In the United States, the day is known as Veterans Day.

UK and Commonwealth

The Cenotaph war memorial, Whitehall, London

In the Commonwealth, Remembrance Day is the annual commemoration of those who died during war, especially World War I and World War II (although those who died in more recent conflicts, such as Afghanistan and Iraq are also honored). Remembrance Day is observed on 11 November with 2 minutes silence being held at 11:00 am. The date is the anniversary of Armistice Day, which marked the cessation of hostilities in 1918 with the signing of the Germany's surrender to end The Great War, which was the former name of World War I prior to the second global conflict.

The main commemoration occurs at the Cenotaph in London, England, and is marked by the laying of wreaths of poppies by the military, political leaders and members of the British Royal Family. Both current and former members of the armed forces, as well as representatives of civil organizations march past the monument to pay their respect.
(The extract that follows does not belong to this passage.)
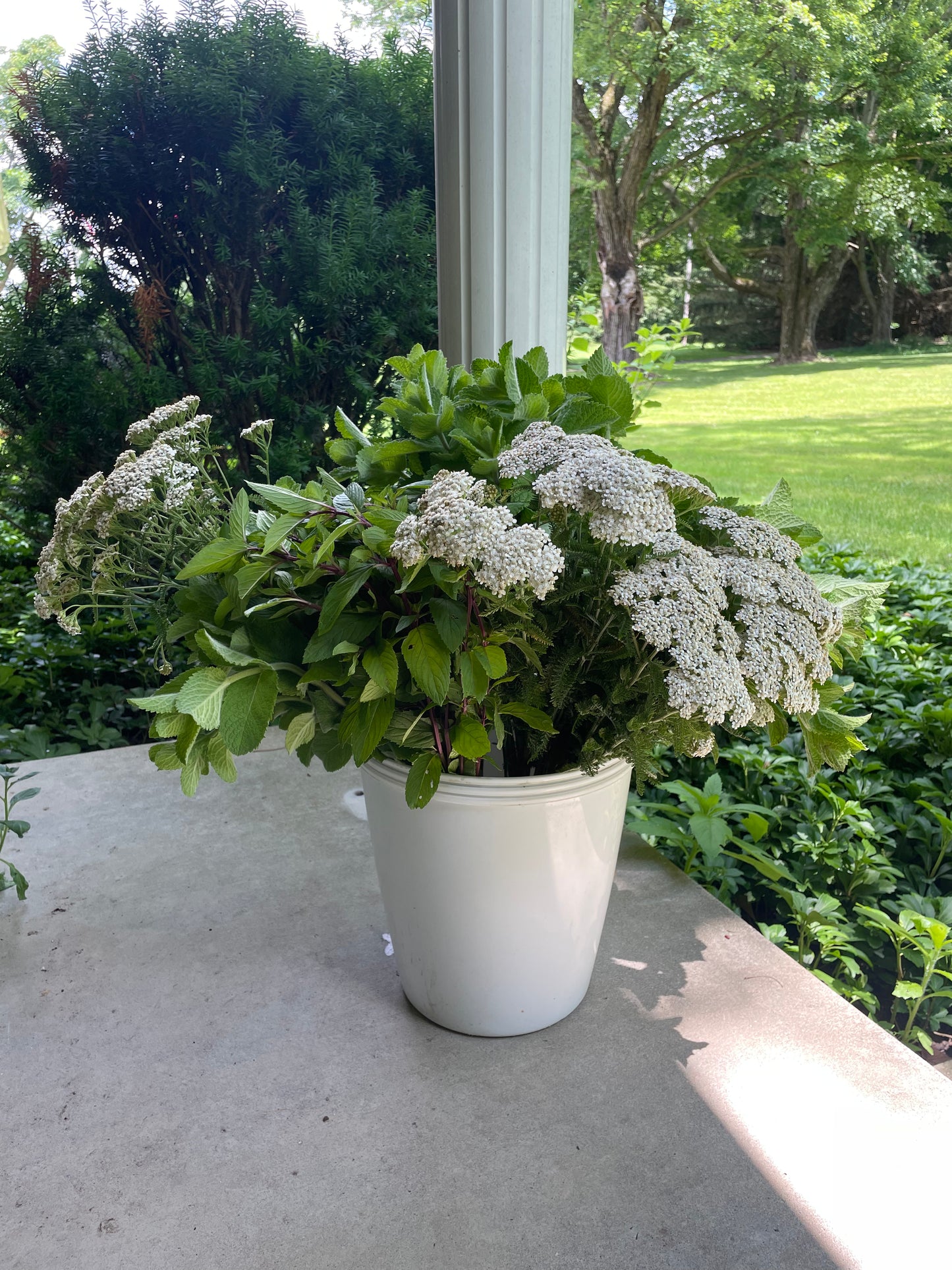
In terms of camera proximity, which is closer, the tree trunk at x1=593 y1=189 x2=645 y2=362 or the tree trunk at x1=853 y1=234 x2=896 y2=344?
the tree trunk at x1=853 y1=234 x2=896 y2=344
In the two weeks before Remembrance Day, members of the public wear an artificial poppy as a symbol of their respect and gratitude to those who gave their lives for today's freedom.

The poppy was selected as a symbol of remembrance after The Great War as the former battlefields of Flanders sprouted became a sea of red owing to the disruption of the topsoil during the fighting. The red flowers were held to be symbolic of the blood spilled by the millions of dead.